Source: www.thecity.nyc || After more than three decades of fighting to prove his innocence, Brian Kendall — a Guyanese-born man convicted in 1989 of a fatal shooting in Brooklyn — is finally on the verge of exoneration.

Brooklyn District Attorney Eric Gonzalez announced Tuesday that the Conviction Review Unit (CRU) has determined Kendall is “likely innocent” in the 1988 killing of store clerk Raphael Reyes and recommended that his conviction be vacated and the indictment dismissed.
“I only wish my mother and father were alive to see this day,” Kendall said in an emotional statement.
Kendall, then 17, was arrested in March 1988 and charged with second-degree murder after two witnesses claimed he was the gunman who entered a Flatbush game room and shot Reyes in the head. But Kendall has always maintained that he was inside the game room playing video games with friends when the shooting occurred — and even helped chase the actual shooter.
Under pressure and lacking the financial resources to continue fighting, Kendall pleaded guilty to first-degree manslaughter in 1989 and was sentenced to eight years and four months to 25 years in prison. He spent nearly 17 years behind bars before being released in 2004. A year later, he was deported to Guyana, despite being a legal U.S. resident.
New Evidence Uncovered
The CRU’s 35-page report outlines troubling flaws in the original investigation and prosecution, including suppressed evidence and questionable eyewitness testimony.

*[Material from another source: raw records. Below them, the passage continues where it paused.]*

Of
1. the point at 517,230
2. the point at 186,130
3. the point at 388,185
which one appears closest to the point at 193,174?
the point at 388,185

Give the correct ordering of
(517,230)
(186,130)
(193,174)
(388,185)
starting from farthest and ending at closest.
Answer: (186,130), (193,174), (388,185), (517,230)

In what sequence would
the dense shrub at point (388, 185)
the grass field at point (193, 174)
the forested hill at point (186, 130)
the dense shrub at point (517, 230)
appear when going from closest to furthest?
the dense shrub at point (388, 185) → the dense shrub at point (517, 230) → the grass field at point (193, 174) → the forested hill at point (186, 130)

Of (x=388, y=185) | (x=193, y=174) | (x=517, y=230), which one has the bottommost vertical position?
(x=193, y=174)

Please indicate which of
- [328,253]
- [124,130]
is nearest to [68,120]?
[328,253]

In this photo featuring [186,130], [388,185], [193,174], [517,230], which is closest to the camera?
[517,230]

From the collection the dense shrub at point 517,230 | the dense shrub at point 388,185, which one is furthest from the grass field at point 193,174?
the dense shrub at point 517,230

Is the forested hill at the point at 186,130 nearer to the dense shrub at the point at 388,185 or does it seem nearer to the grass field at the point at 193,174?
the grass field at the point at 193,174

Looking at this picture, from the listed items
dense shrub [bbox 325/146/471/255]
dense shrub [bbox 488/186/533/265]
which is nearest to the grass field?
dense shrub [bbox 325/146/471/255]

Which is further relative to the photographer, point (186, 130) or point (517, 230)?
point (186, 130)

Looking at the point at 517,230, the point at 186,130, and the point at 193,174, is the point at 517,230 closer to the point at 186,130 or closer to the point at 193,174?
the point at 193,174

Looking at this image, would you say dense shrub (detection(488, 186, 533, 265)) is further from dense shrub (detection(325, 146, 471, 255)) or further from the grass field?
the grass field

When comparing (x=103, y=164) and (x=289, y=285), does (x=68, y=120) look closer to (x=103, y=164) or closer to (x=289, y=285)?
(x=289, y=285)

The prosecutor in the case, Eric Bjorneby — who later became a judge — failed to disclose a letter he wrote asking for leniency on behalf of a key witness, a man identified as “F.F.,” who was then incarcerated on drug charges. F.F. later admitted to the CRU that he no longer remembered who committed the shooting and was battling crack addiction at the time.
Another witness, 13 years old at the time, also provided inconsistent accounts, while a friend of the victim initially described the shooter as a man in his 40s — a far cry from the teenage Kendall.
Kendall’s defense attorney at the time, Harry Dusenberry, reportedly told the family that taking the case to trial would be “suicide” given the judge’s reputation for handing down harsh sentences.
Kendall’s CRU petition — which he filed himself in 2019 after learning about the unit from another wrongfully convicted inmate — languished for years. But with renewed momentum under new leadership, investigators re-interviewed surviving witnesses, reviewed archived police radio transmissions, and uncovered additional evidence that cast serious doubt on the original case.
One key discovery: police radio logs revealed that officers saw a group of teens — including Kendall — chasing a possible suspect immediately after the shooting, contradicting the theory that Kendall was the gunman.
“A Broken Process”
David Crow of the Legal Aid Society, who formally took on Kendall’s case last year, said the conviction was a “stark reminder of the devastating consequences of a system that too often fails young people of color.”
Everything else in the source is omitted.